Closed iangow closed 6 years ago
@iangow This turns out to be very easy. The package dplyr has a function called bind_rows which can bind two dataframes with the same columns, and html_table() returns a list of dataframes when run on a list of html/xml nodes. So in get_filing_docs(), one simply changes
df <-
table_nodes %>%
.[[1]] %>%
html_table() %>%
mutate(file_name = file_name)
to
df <- table_nodes %>% html_table() %>% bind_rows() %>% mutate(file_name = file_name)
I executed the latter on the table_nodes produced for the example url you gave me in the first post, and it worked.

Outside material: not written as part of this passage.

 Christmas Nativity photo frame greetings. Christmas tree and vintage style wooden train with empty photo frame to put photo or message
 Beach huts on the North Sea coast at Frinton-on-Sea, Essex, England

My only question is, do all the tables have the same columns for the urls for each file name? If not, we will obviously have to do some further updates to handle different cases.
Here is code to delete the problem cases identified by mismatches between seq
and the number of filings. We have already run this code, so the problem files are now gone.

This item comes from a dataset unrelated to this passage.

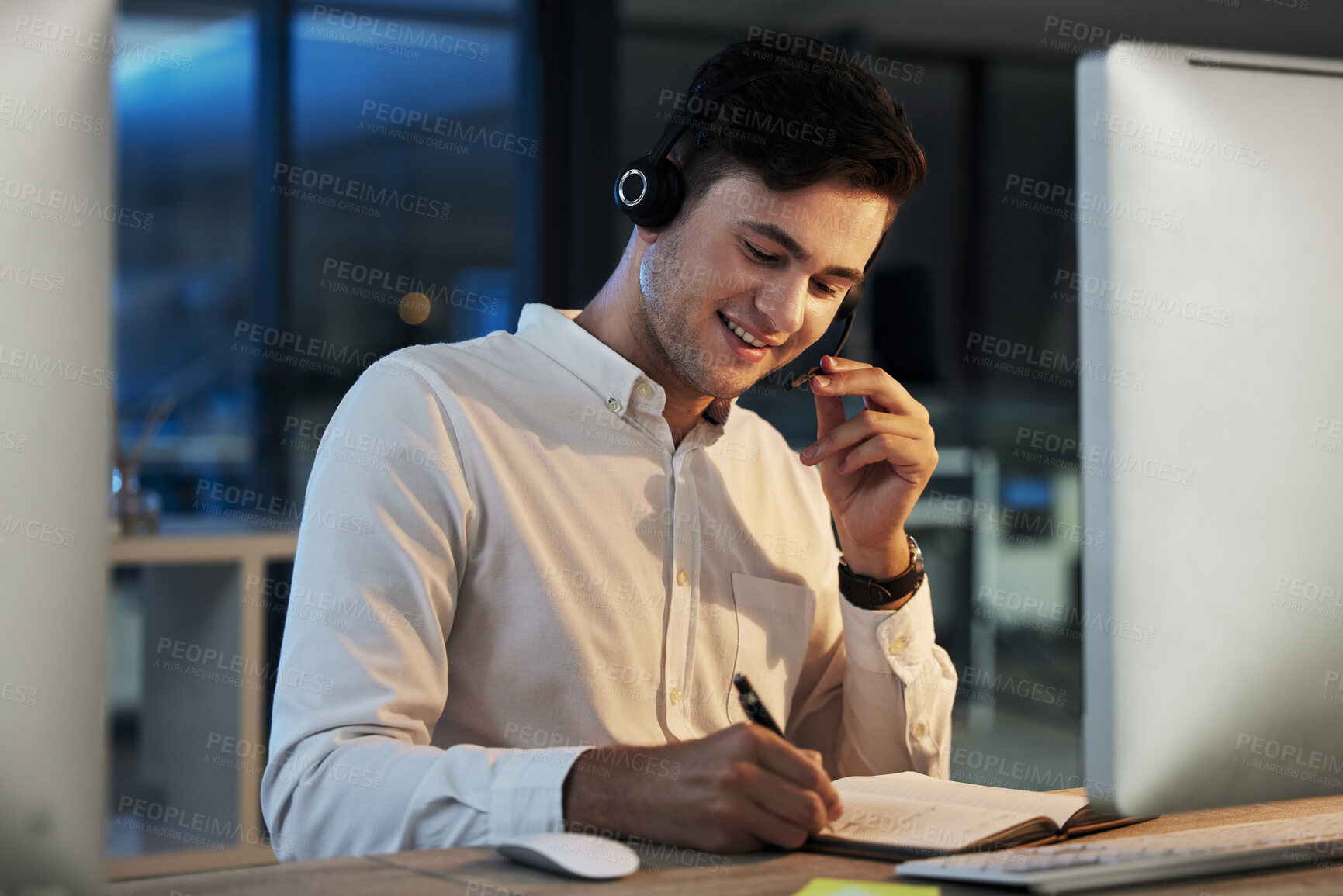 Buy stock photo Call center, night business man at global networking company with consulting strategy, telemarketing communication and virtual support. Crm, customer service and consultant agent on desktop computer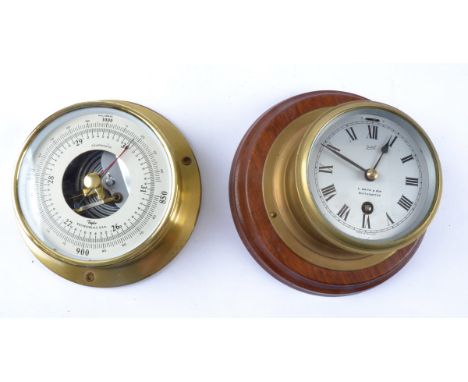 A 20th Century Smiths brass cased clock and barometer,  the clock on wooden circular mount, diameter 19.5cm (2)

library(dplyr, warn.conflicts = FALSE)
library(RPostgreSQL, quietly = TRUE)
pg <- dbConnect(PostgreSQL())
rs <- dbExecute(pg, "SET search_path TO edgar")
rs <- dbExecute(pg, "SET work_mem TO '10GB'")

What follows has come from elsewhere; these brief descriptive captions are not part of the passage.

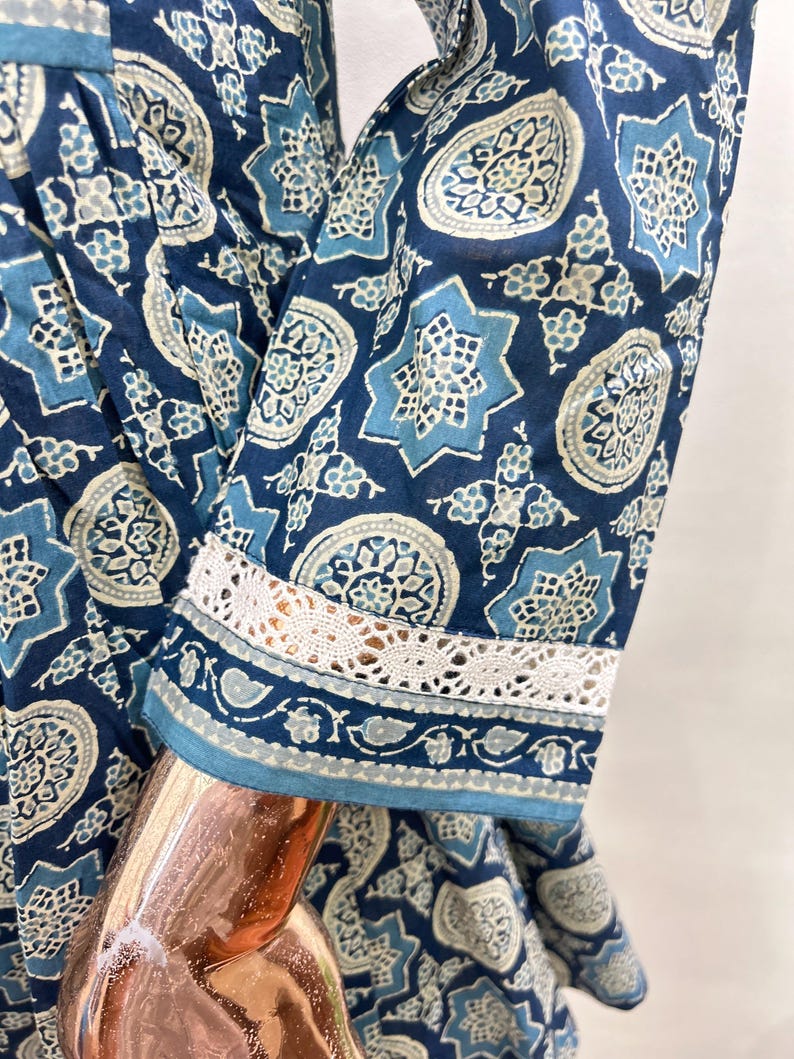 May include: Close-up of a blue patterned dress sleeve. The fabric features a repeating design of star and floral motifs in shades of blue and white. The sleeve cuff is trimmed with white lace.
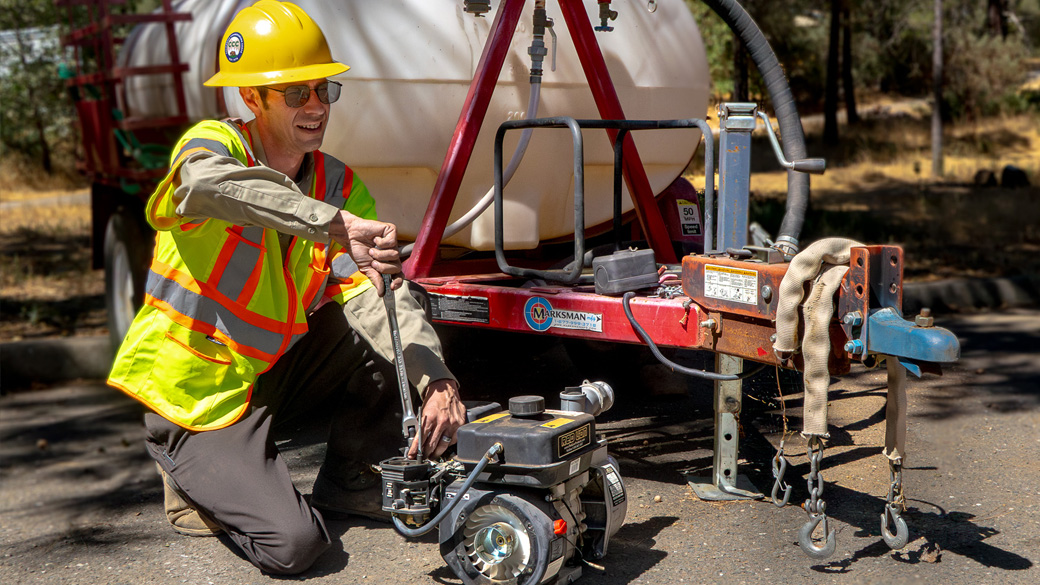Careers_MainMechanic_FixingEngine_1040x585 male holding screw driver turning item on engine in a parking lot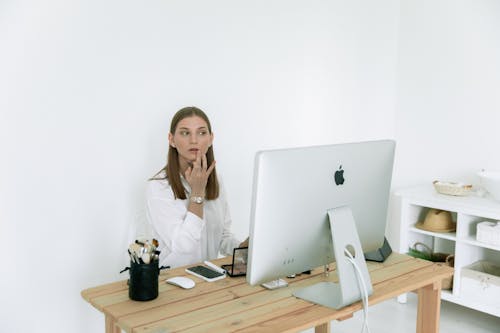 Photo Of Woman Touching Her Lips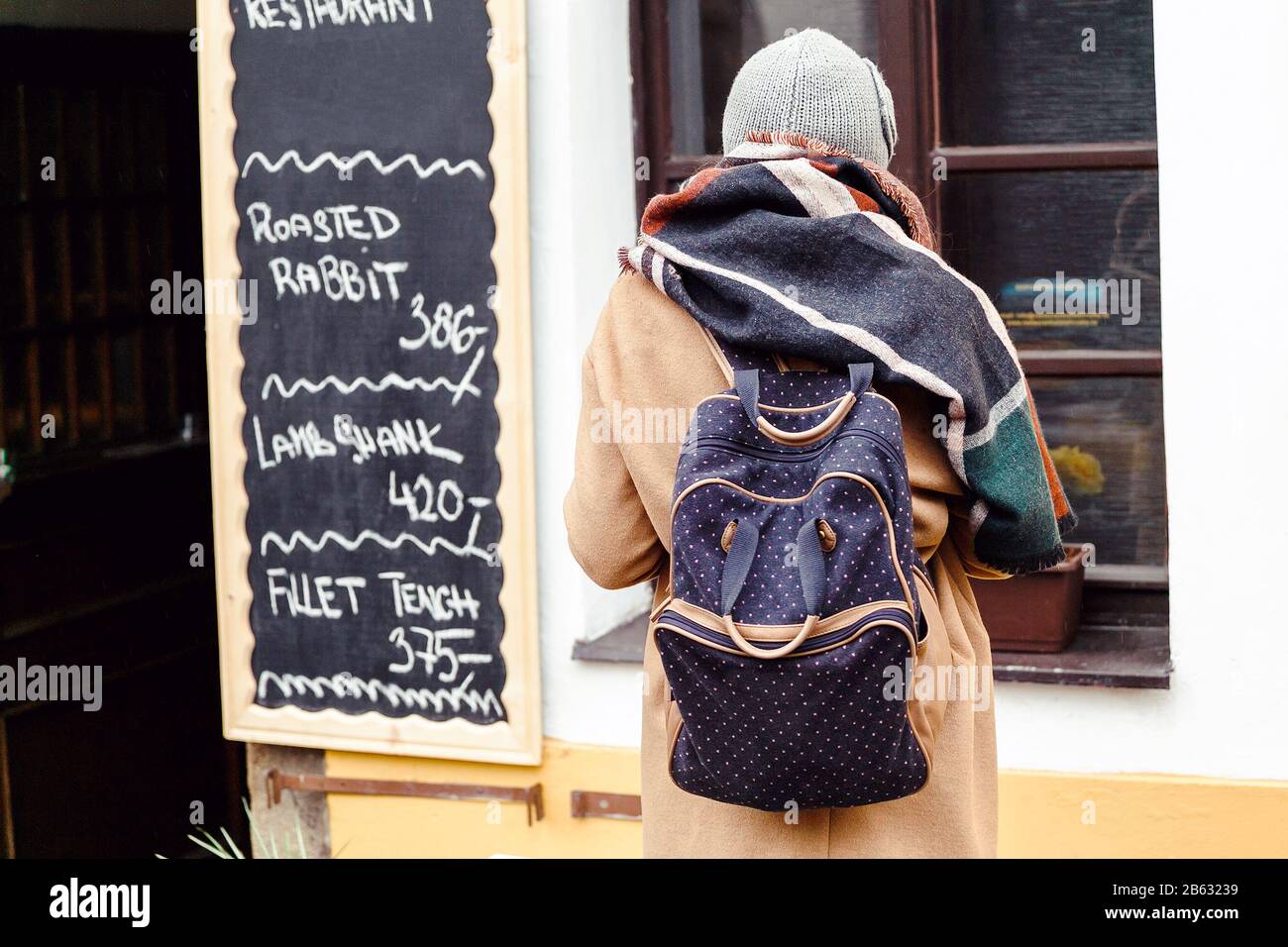 Femme touriste avec sac à dos à l'automne regardant le menu du restaurant avec le prix en Europe Banque D'Images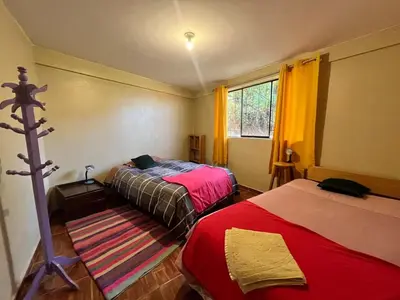 a bedroom with two beds and a window at New colorful & artsy home, fam perfect, great wifi for working in Cusco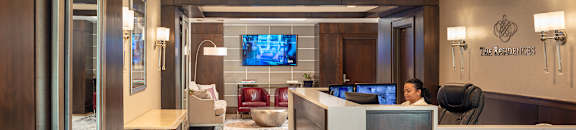 A reception area with a woman sitting behind the desk at Residences Providence, Providence, RI 2903
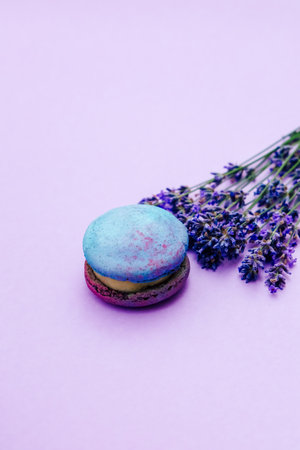 A vibrant macaron sits on a soft pink surface next to fresh lavender flowers. The macaron features bright colors adding a playful touch to the serene arrangement.の写真素材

filing_docs <- tbl(pg, "filing_docs")
problems <-
filing_docs %>%
group_by(file_name) %>%
summarise(max_seq = max(seq, na.rm = TRUE),
n_docs = n()) %>%
mutate(problem = max_seq > n_docs) %>%
filter(problem) %>%
ungroup() %>%
compute(name = "problems", temporary = FALSE,
indexes = "file_name")
problems %>% count(problem)
filing_docs <- tbl(pg, "filing_docs")
problems <- tbl(pg, "problems")
problems %>%
inner_join(filing_docs) %>%
summarise(n_fs = n_distinct(file_name))
dbGetQuery(pg, "
BEGIN;
DELETE FROM edgar.filing_docs
WHERE file_name IN (SELECT file_name FROM edgar.problems)")
dbGetQuery(pg, "COMMIT; ")
dbGetQuery(pg, "DROP TABLE IF EXISTS edgar.problems; ")
problems %>%
inner_join(filing_docs) %>%
summarise(n_fs = n_distinct(file_name))
dbDisconnect(pg)
IF you look here you will see that there are two groups of "filing documents".
As seen here, the code in get_filing_docs.R only extracts the first table. For now, we should examine how easy it is to modify the function
get_filing_docs()
to handle these cases. (I think it will be possible to identify the cases with this issue so that we don't have to scrape everything again.)